Un chiste para variar

El hojalatero en siete actos

En este país todos somos culpables. A continuación una crónica humorística y gruñona protagonizada por vecinos violentos, niños mafiosos y sonrientes estafadores de la calle.

Primer acto: favor de no estacionarse

Presunto retrato de mi vecino

Sin darme cuenta estacioné el coche en la entrada de un vecino. Mi distracción fue correspondida con un rayón del tamaño de mi brazo y una abolladura de las dimensiones de mis nalgas. Lo cual es poco para nalgas, mucho para abolladura: me costaría un brazo y es más de lo que mi culo puede pagar. Caray, ¿qué pasó con la vieja tradición del bajón de llantas?, reflexioné inmediatamente. El percance vino acompañado de una nota, tan ofensiva en su mensaje como en su falta de ingenio: respeta mi espacio y respeto tu carro. Al día siguiente había colgado cuatro letreros de no estacionarse en el mismo árbol y dos más en la pared. En una de las ventanas que dan a la calle alcancé a vislumbrar el rostro de Emilio González, gobernador de Jalisco, en un cartel. Lo consideré un agravante moral.

Me encerré en mi habitación a digerir la bilis y fraguar la justa venganza mientras me cortaba las uñas de los pies. Consideré escribir un elogio a la civilidad, alegar que lo último que necesita el país en estos años violentados son vecinos gilipollas. Titubeé entre la opción de hacerle vudú a su troca o dejarle en la puerta de su casa un hurón en un moisés. Justo cuando me rebanaba un trozo del meñique se me ocurrió una pregunta trascendental. ¿Qué podría dejar en su jardín que fuera discreto, pero apestara por varios meses? Tal vez contratar al jardinero y el pepenador con los que platico a veces (es decir, me alburean y se ríen), pagarles una suma razonable para secuestrar la mascota del infeliz. Repasé sus currículos: se sientan todos los días a beber un tequila que transportan en bolsas y sirven en botellas de plástico partidas a la mitad. Quizás aquel obeso niño arrabalero que patrulla y comanda la cuadra podría hacer el trabajo. Mejor no, así que acudí a mis amigos del Facebook, gente ilustre, pensante, profesionista, sugirieron: “Pártele su madre”, “Quiébralo, quiébralo”, “Échate a su vieja”, “Yo me lo puteo” y “Dale un plomazo en la rodilla”.

Tomando en cuenta que hoy en día el vecino puede ser el pozolero, me resigné a estacionarme siempre a una cuadra de distancia. Subí las escaleras cabizbajo, refunfuñando improperios, prendí la televisión, estaban pasando un reportaje sobre la desnutrición en Centroamérica, luego entrevistaron durante quince minutos a una mujer que se rompió una pierna porque un delfín aterrizó en su yate. Eso me encabronó aún más. Los noticieros, el gobernador de Jalisco, el gordito mafioso, los vecinos y el delfín.

→ Detalles del ejercicio
Transcribe sin ningún cambio el fragmento de la crónica que va desde "Presunto retrato de" hasta "un agravante moral.".

→ Información extraída
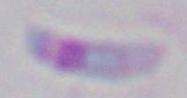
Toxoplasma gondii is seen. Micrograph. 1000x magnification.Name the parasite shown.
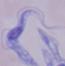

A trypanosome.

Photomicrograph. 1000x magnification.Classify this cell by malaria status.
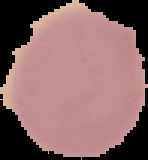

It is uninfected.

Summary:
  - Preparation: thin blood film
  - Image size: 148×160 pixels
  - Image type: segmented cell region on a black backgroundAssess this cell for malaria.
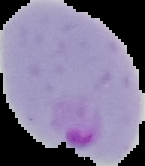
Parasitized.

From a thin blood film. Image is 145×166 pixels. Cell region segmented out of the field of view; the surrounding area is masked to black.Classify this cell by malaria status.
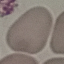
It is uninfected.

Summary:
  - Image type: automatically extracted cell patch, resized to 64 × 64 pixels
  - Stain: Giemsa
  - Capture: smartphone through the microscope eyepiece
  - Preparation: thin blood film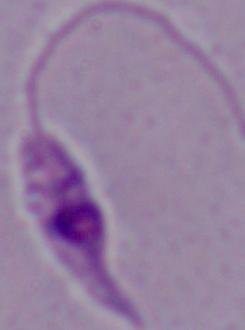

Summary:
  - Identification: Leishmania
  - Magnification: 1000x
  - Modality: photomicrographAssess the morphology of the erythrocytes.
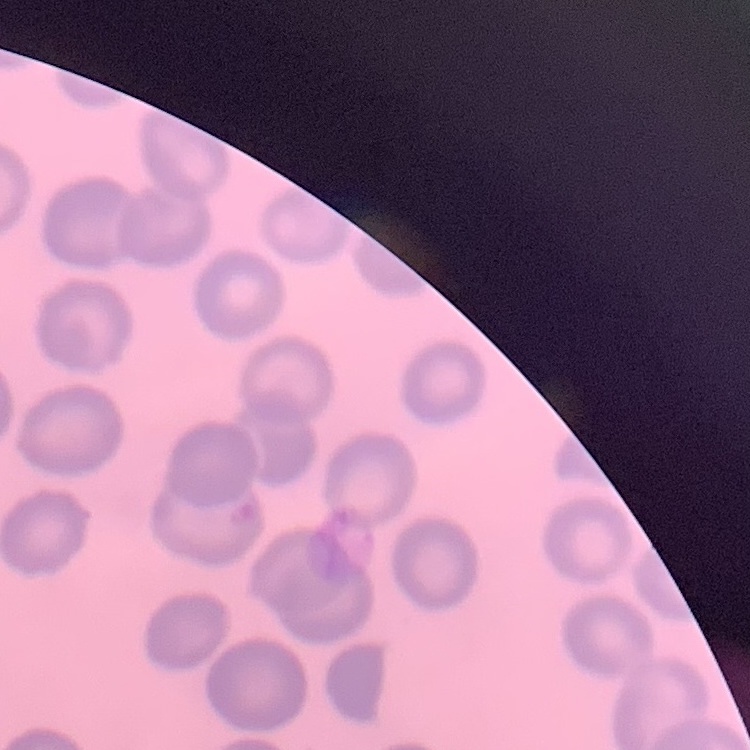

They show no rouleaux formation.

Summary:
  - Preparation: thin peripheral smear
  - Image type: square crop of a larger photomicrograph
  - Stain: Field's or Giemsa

→ Resultado
Presunto retrato de mi vecino

Sin darme cuenta estacioné el coche en la entrada de un vecino. Mi distracción fue correspondida con un rayón del tamaño de mi brazo y una abolladura de las dimensiones de mis nalgas. Lo cual es poco para nalgas, mucho para abolladura: me costaría un brazo y es más de lo que mi culo puede pagar. Caray, ¿qué pasó con la vieja tradición del bajón de llantas?, reflexioné inmediatamente. El percance vino acompañado de una nota, tan ofensiva en su mensaje como en su falta de ingenio: respeta mi espacio y respeto tu carro. Al día siguiente había colgado cuatro letreros de no estacionarse en el mismo árbol y dos más en la pared. En una de las ventanas que dan a la calle alcancé a vislumbrar el rostro de Emilio González, gobernador de Jalisco, en un cartel. Lo consideré un agravante moral.